Au cours d’une audience prévue pour durer jusqu’à jeudi, les États-Unis espèrent convaincre la Haute Cour de Londres d’annuler la décision rendue en janvier dernier par Vanessa Baraitser. La magistrate avait rejeté leur demande d’extradition, avançant un risque de suicide en cas d’incarcération dans une prison américaine.

«Aucun antécédent»

Au premier jour des débats, l’avocat représentant le gouvernement américain, James Lewis, a assuré que Julian Assange ne présentait «aucun antécédent de maladie mentale grave et durable», affirmant que même les experts mandatés par sa défense ne le trouvaient que «modérément déprimé».

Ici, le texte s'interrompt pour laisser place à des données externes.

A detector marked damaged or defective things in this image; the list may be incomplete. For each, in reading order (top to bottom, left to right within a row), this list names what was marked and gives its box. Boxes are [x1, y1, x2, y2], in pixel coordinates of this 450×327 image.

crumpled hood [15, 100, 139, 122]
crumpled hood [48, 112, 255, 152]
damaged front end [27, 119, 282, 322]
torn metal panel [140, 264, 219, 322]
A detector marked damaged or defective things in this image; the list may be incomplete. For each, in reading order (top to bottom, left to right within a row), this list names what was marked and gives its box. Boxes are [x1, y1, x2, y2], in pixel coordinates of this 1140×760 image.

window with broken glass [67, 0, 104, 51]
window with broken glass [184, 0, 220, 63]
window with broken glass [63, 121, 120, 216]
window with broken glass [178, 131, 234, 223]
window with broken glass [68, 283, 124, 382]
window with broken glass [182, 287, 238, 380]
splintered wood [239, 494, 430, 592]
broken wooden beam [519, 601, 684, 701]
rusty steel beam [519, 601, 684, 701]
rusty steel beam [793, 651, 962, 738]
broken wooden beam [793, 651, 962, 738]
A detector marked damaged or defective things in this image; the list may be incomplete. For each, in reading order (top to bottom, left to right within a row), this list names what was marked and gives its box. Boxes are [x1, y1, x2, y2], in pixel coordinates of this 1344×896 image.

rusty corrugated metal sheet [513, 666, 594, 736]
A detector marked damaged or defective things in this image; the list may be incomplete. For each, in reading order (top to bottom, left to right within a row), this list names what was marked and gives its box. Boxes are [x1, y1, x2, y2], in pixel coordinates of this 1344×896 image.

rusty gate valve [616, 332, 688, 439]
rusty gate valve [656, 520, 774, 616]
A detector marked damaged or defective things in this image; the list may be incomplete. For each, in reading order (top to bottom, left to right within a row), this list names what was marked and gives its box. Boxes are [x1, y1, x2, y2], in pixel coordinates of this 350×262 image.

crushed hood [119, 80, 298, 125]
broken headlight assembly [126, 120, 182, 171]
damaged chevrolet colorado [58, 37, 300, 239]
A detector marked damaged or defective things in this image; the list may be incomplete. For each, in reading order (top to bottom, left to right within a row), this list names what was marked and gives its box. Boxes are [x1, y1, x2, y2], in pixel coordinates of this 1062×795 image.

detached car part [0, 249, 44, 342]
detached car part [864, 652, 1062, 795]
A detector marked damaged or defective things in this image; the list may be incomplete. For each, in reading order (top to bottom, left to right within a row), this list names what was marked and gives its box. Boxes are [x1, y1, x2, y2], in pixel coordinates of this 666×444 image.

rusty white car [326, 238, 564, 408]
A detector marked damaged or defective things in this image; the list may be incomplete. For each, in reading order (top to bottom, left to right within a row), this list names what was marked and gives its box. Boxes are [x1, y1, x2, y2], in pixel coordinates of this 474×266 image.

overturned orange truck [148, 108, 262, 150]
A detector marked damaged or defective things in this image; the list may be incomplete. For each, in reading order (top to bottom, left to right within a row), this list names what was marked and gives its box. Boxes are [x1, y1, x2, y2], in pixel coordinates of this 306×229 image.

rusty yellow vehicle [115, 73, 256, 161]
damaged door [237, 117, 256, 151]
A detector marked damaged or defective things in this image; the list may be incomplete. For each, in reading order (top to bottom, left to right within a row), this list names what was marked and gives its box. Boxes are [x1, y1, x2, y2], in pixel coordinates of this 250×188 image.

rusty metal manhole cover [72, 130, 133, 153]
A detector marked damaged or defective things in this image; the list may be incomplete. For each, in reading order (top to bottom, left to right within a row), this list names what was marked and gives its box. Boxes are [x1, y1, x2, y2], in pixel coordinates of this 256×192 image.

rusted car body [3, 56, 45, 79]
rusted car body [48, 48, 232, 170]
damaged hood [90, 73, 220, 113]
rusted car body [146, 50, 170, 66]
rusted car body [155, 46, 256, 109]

Il a affirmé que l’Australien avait «toutes les raisons d’exagérer ses symptômes» et mis en garde contre une décision reposant sur des prédictions faites dans une «boule de cristal» concernant son sort en cas d’extradition. L’avocat a insisté sur les assurances données par Washington: d’une part, Julian Assange recevrait les soins psychologiques nécessaires, d’autre part il ne serait ni soumis à des mesures spéciales, ni détenu dans le redouté centre pénitentiaire de très haute sécurité ADX Florence, dans le Colorado, surnommé l’«Alcatraz des Rocheuses».

La défense de Julian Assange a répliqué que ces assurances n’empêchaient pas qu’il soit incarcéré dans un établissement similaire et répété que les États-Unis ne disposaient d’aucune «base fiable» pour revenir sur le refus d’extradition. Détenu depuis deux ans et demi à la prison de haute sécurité de Belmarsh, à l’est de la capitale britannique, après sa longue réclusion volontaire à l’ambassade d’Équateur, Julian Assange a participé à l’audience à distance, par visioconférence.